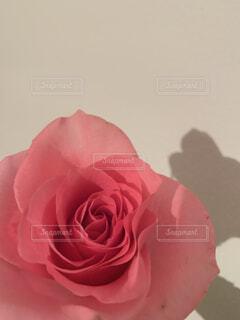 ピンクのバラの写真・画像素材[1784127]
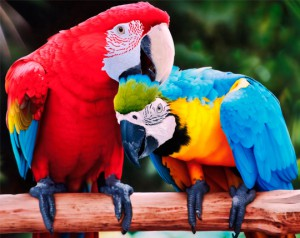 Выбираем красивое имя для попугая мальчика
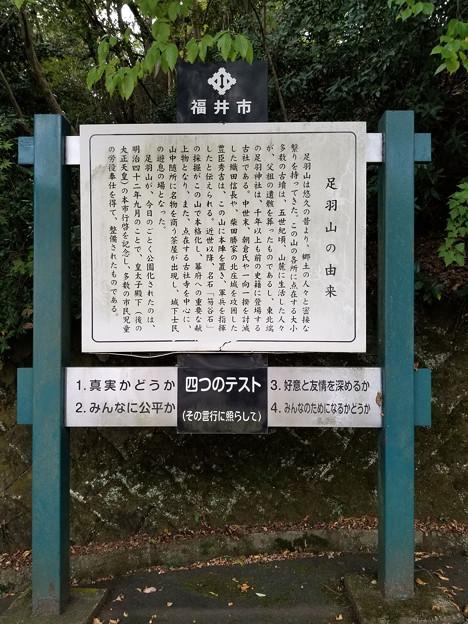 Photos: はるばる来たぜ福井市、その2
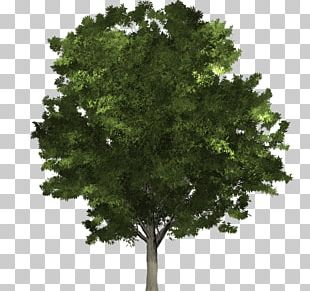 Fraxinus Pennsylvanica Tree Structure Northern Red Oak Lindens PNG
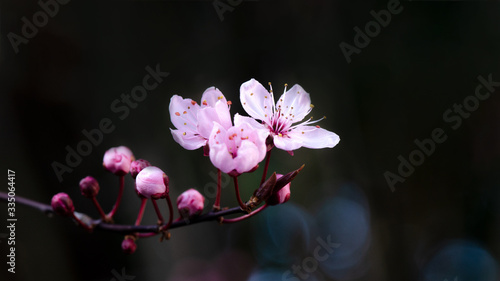 Foto Spring flower background - Pink beautiful blooming cherry blossoms and bokeh on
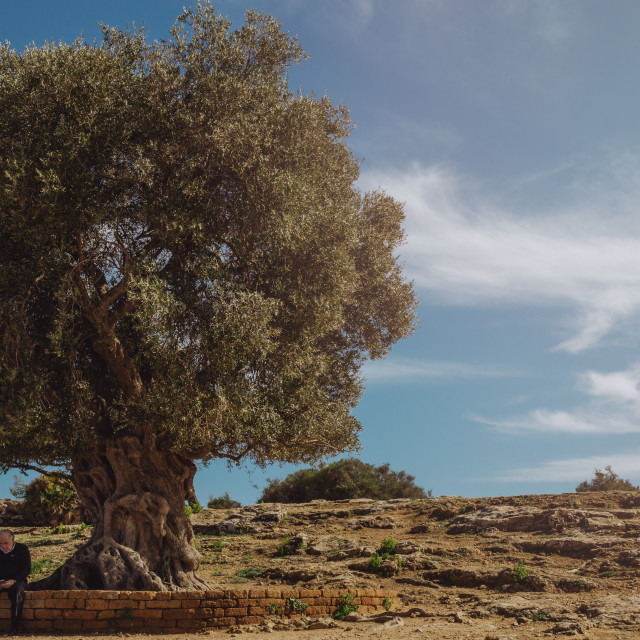 """Olive tree"" stock image"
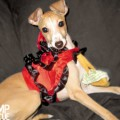 ROMP Italian Greyhound Rescue, ROMP Rescue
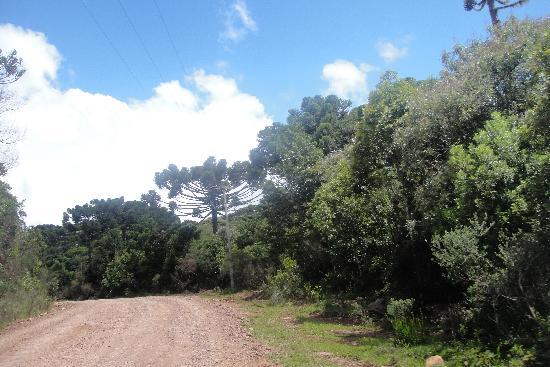 Cambará do Sul, RS: Canyon Fortaleza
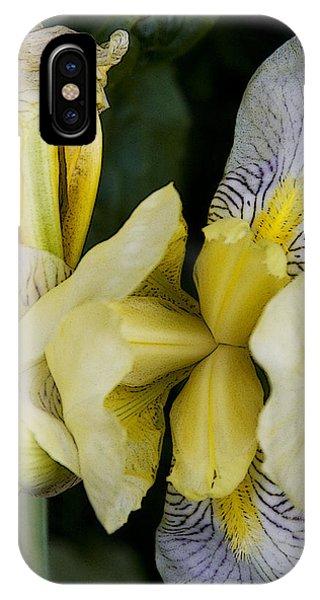 Yellow Iris Phone Case by Michael Friedman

PROBLEM:
With every picture left out, print exactly the lines from the one containing "Выбираем красивое имя для попугая мальчика" through the final line of the material above.

WORKED SOLUTION:
 Выбираем красивое имя для попугая мальчика
 Photos: はるばる来たぜ福井市、その2
 Fraxinus Pennsylvanica Tree Structure Northern Red Oak Lindens PNG
 Foto Spring flower background - Pink beautiful blooming cherry blossoms and bokeh on
 """Olive tree"" stock image"
 ROMP Italian Greyhound Rescue, ROMP Rescue
 Cambará do Sul, RS: Canyon Fortaleza
 Yellow Iris Phone Case by Michael Friedman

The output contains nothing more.